IBL Group, Mauritius’ largest diversified conglomerate, reported first-half earnings that topped expectations as revenue climbed to MUR68.4 billion ($1.5 billion), underscoring the growing contribution from its regional operations and recent acquisitions.

Revenue up 13%, profit doubles

In its abridged unaudited financial statements for the half year ended Dec. 31, 2025, the group said revenue rose 13 percent from MUR60.8 billion ($1.32 billion) in the first half of its 2025 fiscal year. The increase reflects stronger integration of newly acquired businesses and steady performance across its overseas subsidiaries, a key pillar of its “Beyond Borders” strategy.

Arnaud Lagesse and IBL Group executives

Higher sales, combined with tighter cost control, lifted profitability sharply. Finance costs fell from MUR2.04 billion ($44.4 million) to MUR1.69 billion ($36.8 million), helped in part by lower debt levels. Profit after tax more than doubled, rising 116 percent from MUR1.22 billion ($26.6 million) to MUR2.64 billion ($57.5 million). The figures point to a period in which operating gains translated more directly to the bottom line.

Broad-based growth cuts net debt

Every business cluster posted growth in turnover and operating profit. Profit from associates increased from MUR234 million ($5.1 million) to MUR433 million ($9.43 million), adding to overall earnings. Net debt declined following the partial disposal of AfrAsia, easing pressure on the balance sheet. With stronger EBITDA and operating cash flow, the net debt-to-EBITDA ratio improved from 3.8 times in June 2025 to 3.0 times in December 2025.

Retail remained the group’s largest contributor. Revenue in the segment reached MUR35.94 billion ($783 million), supported by Naivas, the Kenyan retailer in which the group holds a majority stake. Consumer brands and distribution generated MUR15.77 billion ($343.6 million). Industrials brought in MUR9.97 billion ($217.2 million), services contributed MUR9.78 billion ($213.1 million), and corporate services added MUR285.7 million ($6.22 million).

IBL Group grows assets, guards margins

Founded more than a century ago, IBL Group operates more than 300 brands across 22 countries and employs over 40,000 people.
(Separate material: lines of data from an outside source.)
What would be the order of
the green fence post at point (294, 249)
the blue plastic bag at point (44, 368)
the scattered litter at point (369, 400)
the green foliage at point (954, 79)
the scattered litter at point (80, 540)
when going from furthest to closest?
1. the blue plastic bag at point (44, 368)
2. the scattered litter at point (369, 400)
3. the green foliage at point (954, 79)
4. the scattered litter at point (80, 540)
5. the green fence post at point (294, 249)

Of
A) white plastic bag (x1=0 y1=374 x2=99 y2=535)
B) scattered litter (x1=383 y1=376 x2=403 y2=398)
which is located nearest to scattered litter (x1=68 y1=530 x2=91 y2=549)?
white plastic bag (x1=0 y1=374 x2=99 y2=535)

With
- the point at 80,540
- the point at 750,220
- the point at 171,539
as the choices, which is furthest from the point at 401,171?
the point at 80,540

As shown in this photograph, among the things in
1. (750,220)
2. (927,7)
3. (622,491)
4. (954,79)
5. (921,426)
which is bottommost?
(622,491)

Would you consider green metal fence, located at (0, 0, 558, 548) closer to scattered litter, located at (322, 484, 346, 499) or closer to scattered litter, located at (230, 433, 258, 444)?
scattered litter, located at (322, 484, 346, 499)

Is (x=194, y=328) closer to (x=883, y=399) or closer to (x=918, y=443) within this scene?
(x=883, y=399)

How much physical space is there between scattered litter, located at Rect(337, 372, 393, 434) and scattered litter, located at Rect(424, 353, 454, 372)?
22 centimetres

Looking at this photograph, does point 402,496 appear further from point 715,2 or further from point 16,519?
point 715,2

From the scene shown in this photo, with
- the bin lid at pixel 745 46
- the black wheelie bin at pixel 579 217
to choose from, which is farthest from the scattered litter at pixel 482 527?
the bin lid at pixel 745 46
The group has interests spanning retail, financial services, logistics and engineering. Total assets rose from MUR142.8 billion ($3.11 billion) as of June 30, 2025, to MUR146.4 billion ($3.18 billion) at the end of December. Total equity increased from MUR44.3 billion ($965.2 million) to MUR47.5 billion ($1.03 billion).

Overview of IBL Group’s global operations.

In a statement accompanying the results, the group said second-quarter trading benefited from seasonal factors that may not carry into the second half. Even so, management said it remains focused on improving operations and protecting margins amid a volatile global economy. With operations spread across markets and sectors, the company said it believes its diversified base provides stability as it navigates shifting economic conditions while pursuing measured growth.